With vim I can see some special characters: ^@ at the end of first two fields and ^Z at the end of file. With :set list option in addition there are displayed only $ (eol) which is perfectly fine.
My question is what is this hidden character (^@) and can it prevent Splunk from indexing?
I've tried cat old.log > new.log, but this does not eliminates those characters, they are not displayed with cat though (unless -v is specified).
09-27-2011 20:39:05.104 +0200 ERROR TailingProcessor - File will not be read, is too small to match seekptr checksum (file=/logrepo/notindexed.txt). Last time we saw this initcrc, filename was different. You may wish to use a CRC salt on this source. Consult the documentation or file a support case online at http://www.splunk.com/page/submitissue for more info.
thanks for replies, I've tried hexdump -C could not notice anything suspicious.

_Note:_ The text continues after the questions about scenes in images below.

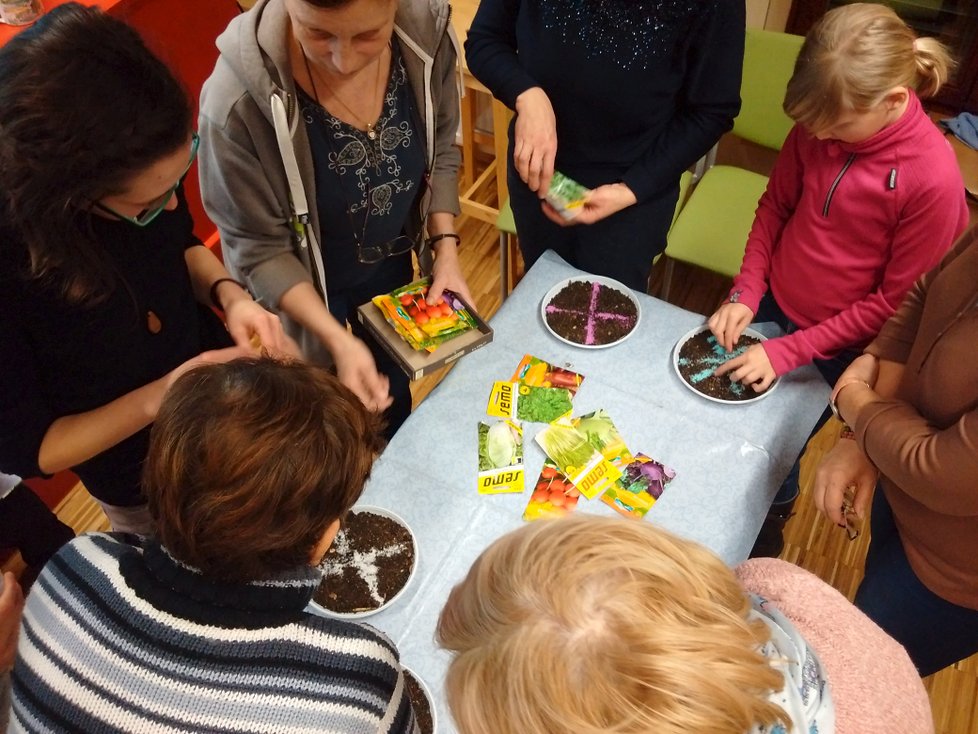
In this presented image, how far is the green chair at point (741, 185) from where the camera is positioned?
237 centimetres

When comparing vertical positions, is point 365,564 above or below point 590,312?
below

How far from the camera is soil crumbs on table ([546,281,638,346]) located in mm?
1718

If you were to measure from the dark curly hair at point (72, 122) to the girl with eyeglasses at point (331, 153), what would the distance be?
316mm

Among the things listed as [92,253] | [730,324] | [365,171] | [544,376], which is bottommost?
[544,376]

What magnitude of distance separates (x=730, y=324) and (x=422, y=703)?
1085 millimetres

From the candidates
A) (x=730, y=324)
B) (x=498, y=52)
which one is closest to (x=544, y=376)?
(x=730, y=324)

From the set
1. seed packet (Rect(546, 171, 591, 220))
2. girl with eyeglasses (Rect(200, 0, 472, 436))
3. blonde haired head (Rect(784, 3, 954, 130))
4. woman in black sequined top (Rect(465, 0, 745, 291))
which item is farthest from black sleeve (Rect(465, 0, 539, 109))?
blonde haired head (Rect(784, 3, 954, 130))

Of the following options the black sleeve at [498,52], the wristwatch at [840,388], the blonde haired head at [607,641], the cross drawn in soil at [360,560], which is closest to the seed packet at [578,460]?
the cross drawn in soil at [360,560]

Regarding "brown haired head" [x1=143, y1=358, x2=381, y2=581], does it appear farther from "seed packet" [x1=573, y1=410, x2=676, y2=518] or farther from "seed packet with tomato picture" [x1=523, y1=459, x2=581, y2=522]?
"seed packet" [x1=573, y1=410, x2=676, y2=518]

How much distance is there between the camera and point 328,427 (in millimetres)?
923

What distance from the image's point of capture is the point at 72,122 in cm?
91

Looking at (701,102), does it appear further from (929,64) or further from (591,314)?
(591,314)

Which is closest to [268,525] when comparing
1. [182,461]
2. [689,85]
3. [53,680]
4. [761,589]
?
[182,461]

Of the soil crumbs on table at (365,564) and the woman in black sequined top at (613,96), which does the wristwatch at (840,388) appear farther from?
the soil crumbs on table at (365,564)
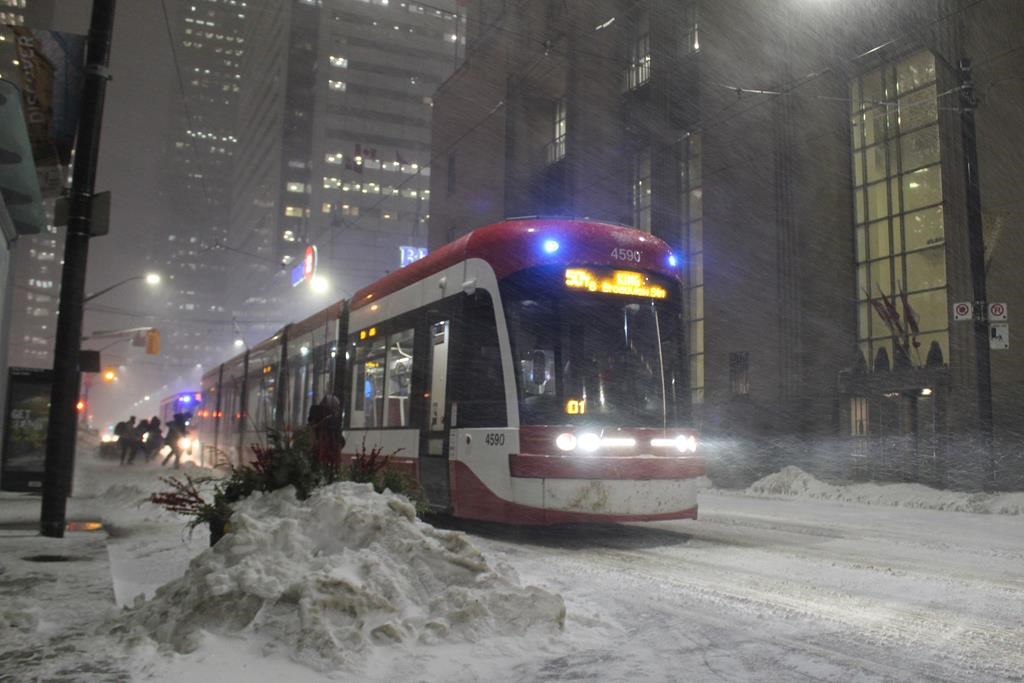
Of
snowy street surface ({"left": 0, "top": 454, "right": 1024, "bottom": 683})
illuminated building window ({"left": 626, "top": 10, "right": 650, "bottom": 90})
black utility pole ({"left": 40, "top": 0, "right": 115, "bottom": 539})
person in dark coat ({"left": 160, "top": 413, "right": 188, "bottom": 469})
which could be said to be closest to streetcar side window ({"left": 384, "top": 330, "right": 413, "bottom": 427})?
snowy street surface ({"left": 0, "top": 454, "right": 1024, "bottom": 683})

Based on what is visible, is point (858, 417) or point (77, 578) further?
point (858, 417)

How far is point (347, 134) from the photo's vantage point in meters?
112

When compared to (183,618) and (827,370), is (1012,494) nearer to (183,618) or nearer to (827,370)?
(827,370)

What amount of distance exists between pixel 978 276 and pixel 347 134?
345 ft

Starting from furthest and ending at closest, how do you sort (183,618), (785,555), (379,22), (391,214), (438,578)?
(379,22)
(391,214)
(785,555)
(438,578)
(183,618)

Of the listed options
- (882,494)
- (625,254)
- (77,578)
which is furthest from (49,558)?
(882,494)

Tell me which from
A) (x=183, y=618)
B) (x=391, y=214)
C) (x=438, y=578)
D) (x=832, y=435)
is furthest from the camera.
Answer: (x=391, y=214)

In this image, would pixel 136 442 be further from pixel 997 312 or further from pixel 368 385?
pixel 997 312

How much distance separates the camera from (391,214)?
10856cm

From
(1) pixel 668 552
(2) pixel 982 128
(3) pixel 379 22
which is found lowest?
(1) pixel 668 552

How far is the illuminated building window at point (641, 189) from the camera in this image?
2903cm

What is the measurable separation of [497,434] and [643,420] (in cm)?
166

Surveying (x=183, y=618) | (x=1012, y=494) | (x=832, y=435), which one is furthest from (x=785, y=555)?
(x=832, y=435)

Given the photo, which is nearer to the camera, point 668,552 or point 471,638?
point 471,638
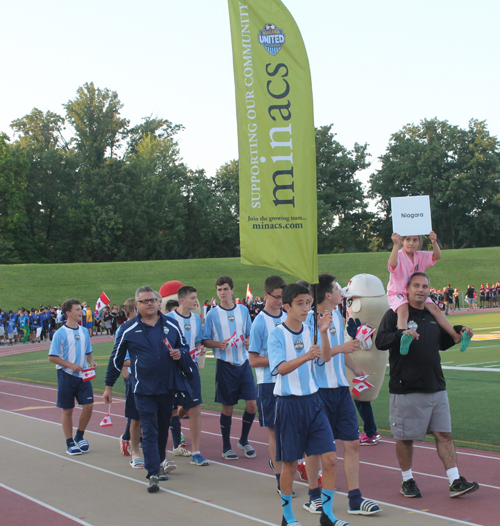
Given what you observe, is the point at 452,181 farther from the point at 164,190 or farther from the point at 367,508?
the point at 367,508

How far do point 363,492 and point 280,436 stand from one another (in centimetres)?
142

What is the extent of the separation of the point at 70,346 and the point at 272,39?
14.4 ft

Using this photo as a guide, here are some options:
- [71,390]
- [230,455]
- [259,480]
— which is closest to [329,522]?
[259,480]

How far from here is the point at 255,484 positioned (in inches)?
239

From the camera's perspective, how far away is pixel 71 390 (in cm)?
773

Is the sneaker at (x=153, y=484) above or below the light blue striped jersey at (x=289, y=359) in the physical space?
below

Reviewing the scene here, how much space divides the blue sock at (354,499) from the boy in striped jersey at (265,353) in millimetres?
997

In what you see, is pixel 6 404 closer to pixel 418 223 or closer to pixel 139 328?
pixel 139 328

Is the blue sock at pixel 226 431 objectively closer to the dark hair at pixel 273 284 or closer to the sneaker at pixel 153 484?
the sneaker at pixel 153 484

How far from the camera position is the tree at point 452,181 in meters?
75.6

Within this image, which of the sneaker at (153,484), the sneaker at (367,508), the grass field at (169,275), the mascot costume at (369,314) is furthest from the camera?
the grass field at (169,275)

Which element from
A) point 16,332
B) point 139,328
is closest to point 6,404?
point 139,328

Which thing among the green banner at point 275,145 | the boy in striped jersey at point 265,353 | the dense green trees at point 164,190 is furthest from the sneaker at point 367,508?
the dense green trees at point 164,190

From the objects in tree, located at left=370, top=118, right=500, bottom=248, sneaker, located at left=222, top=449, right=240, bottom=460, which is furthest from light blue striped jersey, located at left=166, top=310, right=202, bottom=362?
tree, located at left=370, top=118, right=500, bottom=248
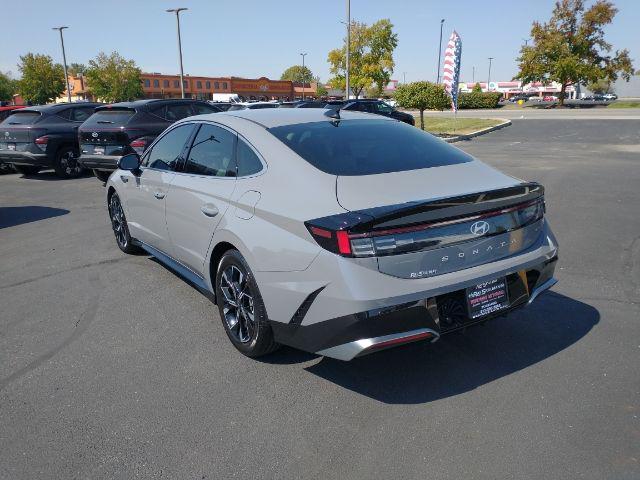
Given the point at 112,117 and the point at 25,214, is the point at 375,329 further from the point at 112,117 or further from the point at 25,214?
the point at 112,117

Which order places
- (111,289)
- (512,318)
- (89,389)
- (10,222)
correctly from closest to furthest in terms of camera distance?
1. (89,389)
2. (512,318)
3. (111,289)
4. (10,222)

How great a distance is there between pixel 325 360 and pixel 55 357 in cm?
189

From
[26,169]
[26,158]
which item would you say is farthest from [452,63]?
[26,158]

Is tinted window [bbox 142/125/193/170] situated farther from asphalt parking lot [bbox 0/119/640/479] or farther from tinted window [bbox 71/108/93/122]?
tinted window [bbox 71/108/93/122]

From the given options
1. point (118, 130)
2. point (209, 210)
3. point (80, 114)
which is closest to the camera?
point (209, 210)

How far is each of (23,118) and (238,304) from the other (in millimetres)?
11834

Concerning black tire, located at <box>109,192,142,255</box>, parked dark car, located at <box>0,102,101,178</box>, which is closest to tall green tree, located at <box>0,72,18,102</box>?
parked dark car, located at <box>0,102,101,178</box>

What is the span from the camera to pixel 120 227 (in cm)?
619

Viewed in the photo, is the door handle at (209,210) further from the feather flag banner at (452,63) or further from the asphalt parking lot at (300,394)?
the feather flag banner at (452,63)

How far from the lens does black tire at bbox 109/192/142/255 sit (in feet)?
19.7

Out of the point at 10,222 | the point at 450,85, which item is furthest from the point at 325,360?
the point at 450,85

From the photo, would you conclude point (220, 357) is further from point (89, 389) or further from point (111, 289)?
point (111, 289)

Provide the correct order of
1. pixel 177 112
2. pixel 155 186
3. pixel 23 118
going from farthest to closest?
pixel 23 118 < pixel 177 112 < pixel 155 186

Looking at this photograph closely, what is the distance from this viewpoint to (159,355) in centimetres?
378
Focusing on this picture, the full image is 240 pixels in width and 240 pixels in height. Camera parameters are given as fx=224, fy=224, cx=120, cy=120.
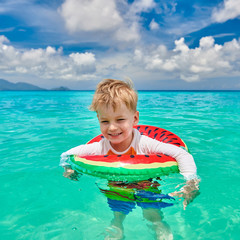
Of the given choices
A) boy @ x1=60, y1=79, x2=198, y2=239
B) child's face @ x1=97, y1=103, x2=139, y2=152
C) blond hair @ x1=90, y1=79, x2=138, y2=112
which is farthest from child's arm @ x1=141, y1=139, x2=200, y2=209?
blond hair @ x1=90, y1=79, x2=138, y2=112

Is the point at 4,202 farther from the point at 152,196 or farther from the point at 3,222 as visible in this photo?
the point at 152,196

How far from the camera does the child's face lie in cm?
213

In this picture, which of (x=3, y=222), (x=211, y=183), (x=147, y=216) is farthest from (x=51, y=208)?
(x=211, y=183)

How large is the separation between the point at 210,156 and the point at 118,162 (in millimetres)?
2886

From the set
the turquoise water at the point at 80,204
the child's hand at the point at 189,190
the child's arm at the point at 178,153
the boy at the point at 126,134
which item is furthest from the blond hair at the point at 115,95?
the turquoise water at the point at 80,204

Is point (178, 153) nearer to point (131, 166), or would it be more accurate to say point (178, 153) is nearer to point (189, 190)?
point (189, 190)

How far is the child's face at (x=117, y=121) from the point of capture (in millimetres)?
2135

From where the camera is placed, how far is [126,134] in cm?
227

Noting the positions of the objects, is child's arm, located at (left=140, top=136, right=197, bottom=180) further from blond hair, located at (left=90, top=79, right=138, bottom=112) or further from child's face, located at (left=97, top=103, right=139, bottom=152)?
blond hair, located at (left=90, top=79, right=138, bottom=112)

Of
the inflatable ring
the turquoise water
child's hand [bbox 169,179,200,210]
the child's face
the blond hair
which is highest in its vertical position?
the blond hair

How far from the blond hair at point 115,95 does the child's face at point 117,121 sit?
4cm

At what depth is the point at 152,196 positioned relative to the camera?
234 centimetres

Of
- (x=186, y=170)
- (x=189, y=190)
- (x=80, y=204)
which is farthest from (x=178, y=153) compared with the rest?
(x=80, y=204)

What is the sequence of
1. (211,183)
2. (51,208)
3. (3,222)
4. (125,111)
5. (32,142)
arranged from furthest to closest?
(32,142) < (211,183) < (51,208) < (3,222) < (125,111)
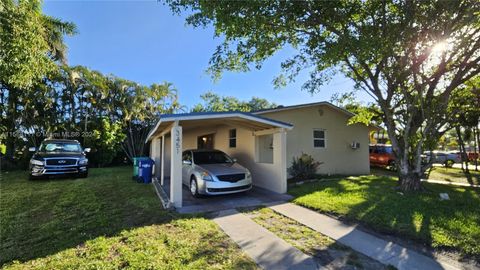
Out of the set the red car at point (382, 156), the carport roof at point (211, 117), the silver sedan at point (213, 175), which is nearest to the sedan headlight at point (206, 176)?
the silver sedan at point (213, 175)

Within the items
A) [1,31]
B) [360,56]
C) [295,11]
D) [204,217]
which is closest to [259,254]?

inputs.conf is really simple, just move policy set to sinkhole nothing else. I start to suspect maximum field length restriction. Here is only header, but it is sufficient to reproduce problem "notindexed.txt" does not get indexed, but "indexed.txt" does. only difference is that indexed.txt has one less underscore character in the first field. http://dl.dropbox.com/u/8430959/indexed.txt http://dl.dropbox.com/u/8430959/notindexed.txt
It sounds like you have a separate issue of the fact that logs are not being indexed. Supplying your inputs.conf settings as well as a log sample would be helpful in debugging your problem.